By Danny Morrison
Years ago I heard a very young Siobhan O’Hanlon talk about her Uncle Joe, clearly proud of her connection, through her mom, to the Cahill clan. I had first got to know Joe - let’s say, professionally - to the extent that as far as I was concerned he was first and foremost an IRA man who could produce miracles, usually in respect to money.
It was only much later, after our introduction, that I entered his inner sanctum and realised that behind every great man there is a great woman, and the woman behind Joe was Annie Cahill. Joe was older than Annie but she was a thorough republican and through a wonderful relationship and marriage, through her dedication and her children’s sacrifice she facilitated his faithfulness to his comrades.
What power, what strength she provided! That this Belfast boy, who survived the hangman, survived jail, emerged with his beliefs intact so much so that the line, the lineage, ran from his comrade, Tom Williams in the 1940s, right through to the image in the 1980s of Joe Cahill at Dublin airport, awaiting the return of the remains of Dan McCann, Mairead Farrell and Sean Savage from Gibraltar, in 1988. And then, of course, that other image, in January 2000, of Joe not only witnessing the reinterment of his comrade Tom in Milltown Cemetery, but speaking over his precious remains, his grave, with passion and love, completing a commitment that he had made in times when things were lean, when hope was almost lost, when our people, bar a few, were on their knees.
I often joked with Joe about his unwitting impact on my fate. “See if it hadn’t been for you, I would have had a brilliant life,” I use to say to him.
In 1970, when I was 17, I transferred from St Mary’s Grammar School, which I couldn’t stand, to St Peter’s Secondary School in Brittons Parade. (Poor Gerry Kelly lived next door to the school and had to walk 15 feet to get there and was late every morning. God forbid, he could be a Minister!)

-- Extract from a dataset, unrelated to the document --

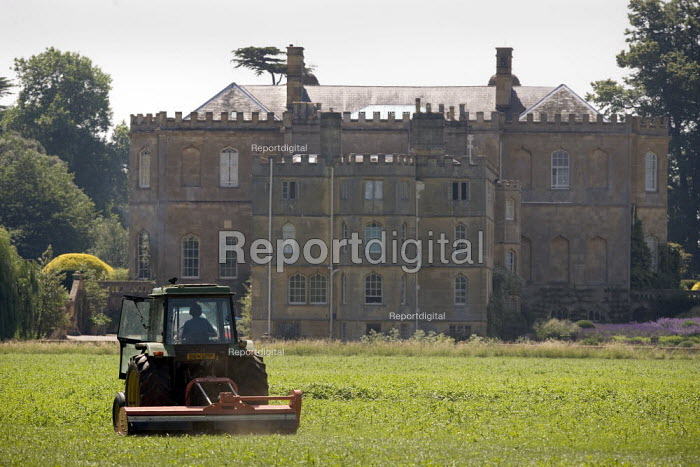 Weed cutting or topping grass on an country estate, Warwickshire - John Harris - 2009-07-02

In August 1971, after internment had been introduced, Joe, a leader in the IRA, gave a press conference. No mask, no anonymity. Later, many spokespersons were to hide behind masks, or be filmed in silhouette, but Joe did our struggle a huge favour and legitimised our republicanism through his openness (which meant, however, that he was on the run, was now recognisable.)
The place of the press conference was St Peter’s School.
That same month I had applied to be a librarian and was interviewed before a panel in Academy Street. Everything was going well until one of the panel asked: “And what school did you say you went to?”
I said: “St Peter’s.” He turned orange.
“St Peter’s? Is that the school where Joe Cahill gave an IRA press conference two weeks ago?”
“Ah. Eh. Ooom. Errrrrrrr. I think so.”
“Well, that’s fine. Sure, won’t we write out to you about how the interview went?”
The letter’s still coming.
Joe loved the story and tried to convince me that he did me a favour. Which he did.
I remember Gerry Adams saying to Joe in 1988 or 1989 that Joe wasn’t getting any younger and that he should allow a book to be written about his life. Joe had been near death, through natural causes, through ill health, so many times that even when Tom Hartley and I visited him last Monday we wouldn’t have been surprised to discover that on Tuesday he had made yet another Lazarus recovery and was on his way to an Ard Comhairle meeting.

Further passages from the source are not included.